Figure 1: The new-to-me Omni-A, my Bencher paddle, and my homemade tablet computer, on top of my homemade operating desk.
I have always been a Ten Tec fan. As a kid I dreamed about the PM-1, but had to settle for home brew and (eventually) an old (even then) DX-40 transmitter / Lafayette-HA350 RX combo. When I was older, I purchased a Triton 4, and fell in love with the quietness of its noise blanker assisted audio, its filters, and its fabulous QSK. Some time ago, I decided to find another Triton (I’ve had and subsequently sold several, when I wish I’d kept them all). The prices have crept up, as the numbers dwindle, and ebay resellers have ascertained that hams will give blood for these units. They are made primarily of discrete transistors, with a smattering of commodity ICs, and so are relatively easy to fix in a pinch.
In recent months, these thirty five and forty year old gems have gone for as much as $400 (with the supply). After losing a number of auctions, I finally decided to pick up an easy Omni (they’re much more in supply because more of them were built). The first Omni (the A model) was sort of a Triton in a sturdier box. The sturdier box was really needed, as all Triton fans know. There were a number of changes made in the Omni, but the smooth feel of its ancestor comes through like silk, and now I’ve got that old-time CW-happy thing going on once again.
The Omni-A that I found is an analog version, so it mimics the original Triton more closely in its looks than do the digital models. The Triton IV had a few more differences in its looks than in its circuitry, relative to the first Omni. The Omni has a dark front panel, and some additional controls were added as well. As luck would have it, my (new to me) Omni arrived via USPS as clean looking as the day it shipped from Sevierville, TN. There’s not a scratch on it – not a defect at all. How did it stay that way for thirty five years? It must have had a good keeper.

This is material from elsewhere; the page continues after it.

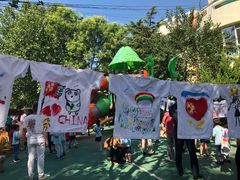 -红黄蓝幼儿园(颐东苑店)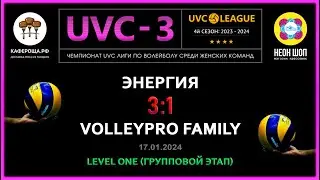 Энергия - VolleyPro Family, UVC-3 (Девушки), LEVEL ONE, Групповой этап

When the Omni-A arrived, I was in a hurry to put it on the air, to run it through its paces. My only toroidal balun was already occupied by the forty meter dipole, so I cut a quarter wave section of coax to act as a balun for the twenty meter dipole I’d fashioned from pieces of old category 3 telco wire, so as to keep the coaxial feedline from radiating anything. I quickly strung the dipole across the attic and then fired-up the Omni, using CW on 14.035 MHz. Immediately I contacted VE2AJR in Quebec, who gave me a 569 report. “GM Henriot!” I tapped, with a grin across my face …
One of the nice things about the Omni (or the Triton, for that matter) – is how easily they can be adjusted to provide near-QRP levels of power. That’s exactly what I did, in deference to the proximity of the dipole. Switching the Omni into the dummy load, I attempted to find out how much was left in the output transistors.
I adjusted the MFJ 941D until the SWR was 1:1, and turned up the drive control on the Omni. Sixty watts is what I could muster, which was (only a little) deflating for me. The physical condition of the unit was par excellence, no contest, so I’d live with a little bit of ding on the output transistors. The output turned out to be a bit better on one of the other bands, but nevertheless I’m happy as a pea in a pod with the Omni. Having had a number of Triton IV rigs, I knew how the output transistors worked, and so the low output was a non-issue. The output transistors are damaged when under adverse conditions for too long. The good part is that the damage (at least with the Triton output pair) – is always incremental. So, as long as they’re not abused again, they keep on working. Of the Tritons I have purchased over the years (other than the first one, which was perfect) – none had full output. The last one had only about 70 watts on the best band, but I was able to continue to use it for years. I typically run a tad less than full capability, as a matter of caution.
Figure 2: The original (recommended by TT) keyer, with the model “A”.